A thief stole the tabernacle filled with consecrated hosts from the altar of St. Martin of Tours Catholic Church in South Buffalo on Wednesday afternoon.
But this is not just any Catholic church.
About 60 percent of the members of the parish are the families of police officers and firefighters, a fact that the St. Martin rectory hopes will give the crook second thoughts and prompt the return of the tabernacle, “no questions asked.”
The ornate brass and bronze tabernacle is valued at $3,300 to $5,000. The wafer hosts, when consecrated, are distributed at Communion.
“I‘ve heard of them stealing chalices, but never heard of the tabernacle being stolen,” said the Rev. James G. Judge, pastor of St. Martin, at 1140 Abbott Road. “To me, it is a real sacrilege. It’s usually a drug addict who does something desperate for money, and they don’t know what they have taken.”
Another Catholic clergyman said he was praying that the theft did not involve someone looking to desecrate the hosts, which are also known as the Blessed Sacrament.
“It’s going to be very difficult to sell a tabernacle. The police are going to be looking for it,” said the cleric, who asked that his name be withheld. “Sometimes, people who are into satanism do this sort of thing.”

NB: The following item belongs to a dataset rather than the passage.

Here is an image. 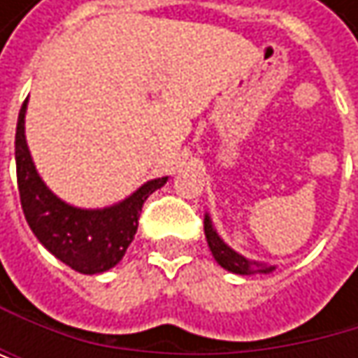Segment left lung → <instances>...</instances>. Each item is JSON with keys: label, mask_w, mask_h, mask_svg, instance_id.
I'll use <instances>...</instances> for the list:
<instances>
[{"label": "left lung", "mask_w": 358, "mask_h": 358, "mask_svg": "<svg viewBox=\"0 0 358 358\" xmlns=\"http://www.w3.org/2000/svg\"><path fill=\"white\" fill-rule=\"evenodd\" d=\"M203 224H205V238H207V245H209V249H211V255L215 257V261H217L224 269H228V271H232V273H241V275L269 273V271L275 269L273 265L259 263V261H250L247 257H243L241 252L230 249V247L220 238V234L215 232L209 213H205V222H203Z\"/></svg>", "instance_id": "8db88e82"}]
</instances>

Detectives from the South District have interviewed several witnesses who were inside the parish’s adoration chapel at about 1 p.m. when they noticed the thief fleeing with the tabernacle.
“The thief chose the biggest and heaviest thing that you could carry out of the church,” Judge said. “The tabernacle had to weigh 40 to 50 pounds. We’ve had it on our altar since 1958.”
Judge said that it is the policy of the church to leave the doors unlocked to accommodate those who want to enter and pray.
That policy, until now, had not resulted in anyone taking advantage of the church’s openness.
But about five years ago, a thief broke into the rectory and stole a petty cash box, which brought about a policy change.
“We no longer keep cash here,” Judge said.
He and others at the church, the pastor said, are very upset over the theft of the tabernacle, but hopeful that detectives can solve the crime.
Buffalo Police Commissioner Daniel Derenda said he was deeply disturbed over the theft.
“We have had chalices stolen from churches before, but I can’t ever remember a tabernacle being stolen,” Derenda said. “It is sad that somebody stole it to probably feed their drug habit.”